Keywords: education; health education; experience; meaningful learning.

Introdução

O objeto deste artigo é apresentar uma discussão sobre algumas possibilidades de utilização de narrativas ou relatos da prática como estratégia de construção do conhecimento na formação de profissionais de saúde.

Narrar é uma manifestação que acompanha o homem desde sua origem, podendo ser feita oralmente ou por escrito. Refletir sobre o ato de narrar é quase tão antigo quanto o próprio narrar. Platão e Aristóteles iniciaram, na tradição Ocidental, uma discussão sobre a relação entre o modo de narrar, a representação da realidade e os efeitos sobre os ouvintes e leitores, que vem tendo continuidade até os dias atuais (GANCHO, 1998; LEITE, 1994). A narrativa como objeto da ciência nasceu nas Ciências Humanas, mais especialmente na linguística.

Em seu sentido mais corrente e geral, a narrativa é o nome para um conjunto de estruturas linguísticas e psicológicas transmitidas cultural e historicamente, delimitadas pelo nível do domínio de cada indivíduo e pela combinação de técnicas sócio-comunicativas e habilidades linguísticas - como denominado por Bruner (1991) - e, de forma não menos importante, por características pessoais como curiosidade e paixão (BROCKMEIER; HARRÉ, 2003).
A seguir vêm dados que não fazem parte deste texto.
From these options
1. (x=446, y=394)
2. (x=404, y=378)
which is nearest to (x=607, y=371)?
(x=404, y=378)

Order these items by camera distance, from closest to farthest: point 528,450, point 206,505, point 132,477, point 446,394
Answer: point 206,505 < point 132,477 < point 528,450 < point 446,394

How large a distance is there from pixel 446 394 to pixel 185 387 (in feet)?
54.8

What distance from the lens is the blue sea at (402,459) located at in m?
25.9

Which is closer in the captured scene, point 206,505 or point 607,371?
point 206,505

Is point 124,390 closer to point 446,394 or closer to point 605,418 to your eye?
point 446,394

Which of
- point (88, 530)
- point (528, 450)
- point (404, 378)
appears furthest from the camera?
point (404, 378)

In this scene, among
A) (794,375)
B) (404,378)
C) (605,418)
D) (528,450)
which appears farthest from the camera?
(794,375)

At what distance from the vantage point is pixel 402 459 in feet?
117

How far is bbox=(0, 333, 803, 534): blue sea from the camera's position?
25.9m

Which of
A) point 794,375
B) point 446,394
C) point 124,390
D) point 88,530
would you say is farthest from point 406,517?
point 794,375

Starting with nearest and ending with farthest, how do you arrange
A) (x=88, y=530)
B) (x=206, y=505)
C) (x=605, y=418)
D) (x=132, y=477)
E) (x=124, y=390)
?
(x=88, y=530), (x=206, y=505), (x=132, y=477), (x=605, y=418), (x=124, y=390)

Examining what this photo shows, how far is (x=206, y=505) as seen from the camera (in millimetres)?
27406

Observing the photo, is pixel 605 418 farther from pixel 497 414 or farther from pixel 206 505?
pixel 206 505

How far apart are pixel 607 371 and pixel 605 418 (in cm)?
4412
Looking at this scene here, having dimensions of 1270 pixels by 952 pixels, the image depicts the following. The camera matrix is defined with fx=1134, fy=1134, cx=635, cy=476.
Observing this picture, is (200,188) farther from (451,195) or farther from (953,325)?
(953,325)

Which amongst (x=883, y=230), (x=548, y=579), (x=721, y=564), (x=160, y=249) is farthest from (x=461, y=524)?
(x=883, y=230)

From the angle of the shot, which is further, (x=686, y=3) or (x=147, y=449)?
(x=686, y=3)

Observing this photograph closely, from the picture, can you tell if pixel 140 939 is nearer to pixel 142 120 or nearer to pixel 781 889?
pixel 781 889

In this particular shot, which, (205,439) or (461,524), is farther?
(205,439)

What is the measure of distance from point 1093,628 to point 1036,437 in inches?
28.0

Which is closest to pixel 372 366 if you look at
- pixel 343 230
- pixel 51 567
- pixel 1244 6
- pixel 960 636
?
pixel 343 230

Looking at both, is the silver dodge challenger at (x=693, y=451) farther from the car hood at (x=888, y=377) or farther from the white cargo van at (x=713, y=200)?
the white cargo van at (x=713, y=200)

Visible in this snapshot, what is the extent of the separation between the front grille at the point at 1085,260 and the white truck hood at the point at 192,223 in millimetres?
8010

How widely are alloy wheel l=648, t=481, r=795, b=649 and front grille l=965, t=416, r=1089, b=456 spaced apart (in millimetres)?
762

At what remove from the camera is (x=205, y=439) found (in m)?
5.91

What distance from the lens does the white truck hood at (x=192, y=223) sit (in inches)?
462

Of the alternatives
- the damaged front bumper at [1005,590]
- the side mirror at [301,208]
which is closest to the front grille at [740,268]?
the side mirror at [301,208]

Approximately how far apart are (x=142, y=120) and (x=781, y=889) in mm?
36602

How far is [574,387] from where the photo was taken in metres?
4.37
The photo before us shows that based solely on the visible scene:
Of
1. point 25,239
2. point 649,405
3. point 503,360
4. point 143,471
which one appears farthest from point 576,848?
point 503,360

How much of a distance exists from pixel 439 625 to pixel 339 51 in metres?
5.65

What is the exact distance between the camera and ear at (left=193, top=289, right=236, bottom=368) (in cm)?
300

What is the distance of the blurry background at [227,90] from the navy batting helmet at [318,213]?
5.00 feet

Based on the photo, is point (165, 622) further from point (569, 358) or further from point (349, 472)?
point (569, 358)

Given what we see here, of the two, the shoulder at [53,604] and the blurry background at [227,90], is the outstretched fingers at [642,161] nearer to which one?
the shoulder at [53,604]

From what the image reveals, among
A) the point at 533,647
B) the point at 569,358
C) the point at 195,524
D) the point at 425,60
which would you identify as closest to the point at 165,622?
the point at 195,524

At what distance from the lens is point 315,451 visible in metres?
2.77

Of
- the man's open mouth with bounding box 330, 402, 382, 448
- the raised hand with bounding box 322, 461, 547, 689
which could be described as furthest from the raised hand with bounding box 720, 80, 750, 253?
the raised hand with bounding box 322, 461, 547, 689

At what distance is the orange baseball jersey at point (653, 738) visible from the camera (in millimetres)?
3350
Wittgenstein (1953) e Vigotsky (1987) alertaram sobre o fato de que a linguagem pode ser entendida como um tipo de transformação, ou mesmo de tradução de significados pré-linguísticos em palavras e sentenças. Assim, as narrativas não devem ser concebidas como a apresentação de uma versão externa de entidades mentais particulares, pairando em um tipo de condição pré-semiótica. Apresentar algo como narrativa não significa externalizar algum tipo de realidade interna nem oferecer uma delimitação linguística para essa tal realidade. Ao contrário, narrativas são formas inerentes em nosso modo de alcançar conhecimentos que estruturam a experiência do mundo e de nós mesmos. Em outras palavras, a ordem discursiva através da qual nós tecemos nosso universo de experiências emerge apenas como um modus operandi do próprio processo narrativo. Estamos lidando primariamente não com um modo de representação, mas com um modo específico de construção e constituição da realidade, como Bruner (1991) apontou. A fim de estudar esse modo de construção, nós devemos examinar cuidadosamente as maneiras pelas quais as pessoas tentam dar sentido às suas experiências. Elas o fazem, entre outras formas, narrando-as.

No currículo do Curso de Enfermagem do UNIFESO, as narrativas da prática são relatos de experiências dos estudantes, a partir de sua inserção em cenários de práticas de saúde. Tais relatos funcionam como disparadores de discussões e servem para motivar a procura de explicações por parte dos estudantes. O trabalho pedagógico com as narrativas da prática está associado à perspectiva de utilizar metodologias ativas de ensino-aprendizagem, tendo em vista mudanças na formação de profissionais de saúde. No Brasil, essa formação apresenta algumas dificuldades no que se refere ao perfil dos egressos, pois se privilegia a especialização precoce, o uso intensivo de tecnologia e os procedimentos de alto custo; ao mesmo tempo em que se acumulam as necessidades básicas de saúde de grande parte da população brasileira.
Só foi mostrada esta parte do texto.